節選內容:

——

用法西斯的手段奪權不成,希特勒就循著民主的遊戲規則加入牌局了,1928年納粹黨初次加入國會選舉,僅取得12席與2.6%的得票率,但由於納粹黨積極參與國政並且發表激進右派言論之故,很快就取得了國民們的注意力。
從行銷面的角度來說,納粹黨的出現正好填補了德國政界的市場真空,德共黨與社民黨都是左翼政黨,兩黨的主張都是維持凡爾賽體制,不過償還債務的方法一個是效法蘇聯老大哥實行計畫經濟、另一個是與資本家合作緊抱西歐美帝大腿請求減少債務,而納粹黨提出了德國人想做不敢說的心裡話:「去他的凡爾賽、還你個辣塊媽媽的賠款!」
於是納粹黨吸收了社民黨傳統的工人.軍人.資本家.保守派知識份子票源,在1932年大選把社民黨邊緣化,擠下德國共產黨成為德國第一大黨並主導組閣,也就不是那麼令人意外的事了。
隨後在納粹黨策動下,1933年的國會議事堂縱火案重創了共產黨的形象,希特勒有了名正言順的理由剷除作為第一大在野黨的共產黨,納粹黨得到了43.9%的席位,再聯合其他在野勢力獲得過三分之二支持,坐穩執政黨寶座。儘管並不是100%,但是德國人仍然為這過半數的支持率而付出了代價。

——

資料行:
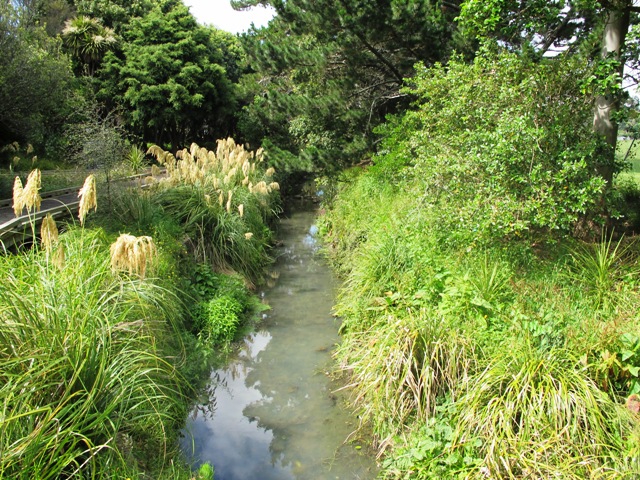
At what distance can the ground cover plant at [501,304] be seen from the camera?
398 cm

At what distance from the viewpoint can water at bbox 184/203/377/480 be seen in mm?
5070

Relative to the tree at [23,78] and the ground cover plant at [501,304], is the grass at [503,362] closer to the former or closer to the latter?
the ground cover plant at [501,304]

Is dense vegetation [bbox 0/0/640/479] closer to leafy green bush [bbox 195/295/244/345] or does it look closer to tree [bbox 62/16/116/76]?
leafy green bush [bbox 195/295/244/345]

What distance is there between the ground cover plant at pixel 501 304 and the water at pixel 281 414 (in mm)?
406

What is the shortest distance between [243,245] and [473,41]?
7644mm

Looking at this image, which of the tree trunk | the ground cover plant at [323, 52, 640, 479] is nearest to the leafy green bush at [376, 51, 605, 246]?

——

題目: 請接續納粹黨崛起的節選,從它停下之處往下寫。 這些資料行與納粹黨崛起的節選毫無關係。

書面作答:
而第三大黨的社民黨除了投反對票之外也不會作什麼有意義的抵抗了(社民黨反對的就是德共黨的武裝打倒資產家建立無產階級政府這一套玩意兒,怎麼想都不可能會鬧革命),既然反對黨僅僅滿足於發表異議就好,希特勒在以國會多數的民意基礎上通過了授權法以解散.取締納粹黨以外的非法政黨,並且將立法權收歸,獲得塗改遊戲規則的權力,所以之後德國就不需要再舉辦國會大選了。不過,作為對黨外勢力的妥協案,納粹拉攏了右翼政黨的重要人物進入內閣,以作為解散政黨的權力交換。
1934年興登堡總統過世後,由希特勒一人兼總統總理二職,宣示了威瑪共和的落幕與第三帝國德意志的開始。
很諷刺地,德國通過民主選舉而非武裝政變,正式進入納粹獨裁專制時代。
但套用德國電影「帝國毀滅」中宣傳部長戈貝爾的一句話:「是德國人親手把權力交給了納粹黨,如今一起滅亡是他們咎由自取。」
納粹德國與其他軸心國家的相異之處
在1934年正式執政以來,納粹黨開始改造德意志這個國家「黨國化」,既然只有納粹黨這個黨的話那麼黨機器也就相當於國家機器了,同時教育制度、官僚任用等體制層面也都可以依納粹黨的需求來調整標準,就連公務員、律師、法官的選考過程中都增加了忠誠考核和軍訓測驗等無關的內容。
納粹德國使用擴軍、公共建設、福利政策三大法寶安撫民心;並以排猶、反共、撕毀凡爾賽(儘管英法早沒指望過德國還錢了)做為號召民眾團結的神主牌,事實證明這些招數相當管用,同樣具有強烈排猶反共情緒的英美等國,在大戰爆發前還出現許多納粹支持者,甚至在美國還有為其游說和主張美國國社主義化的納粹同情者團體。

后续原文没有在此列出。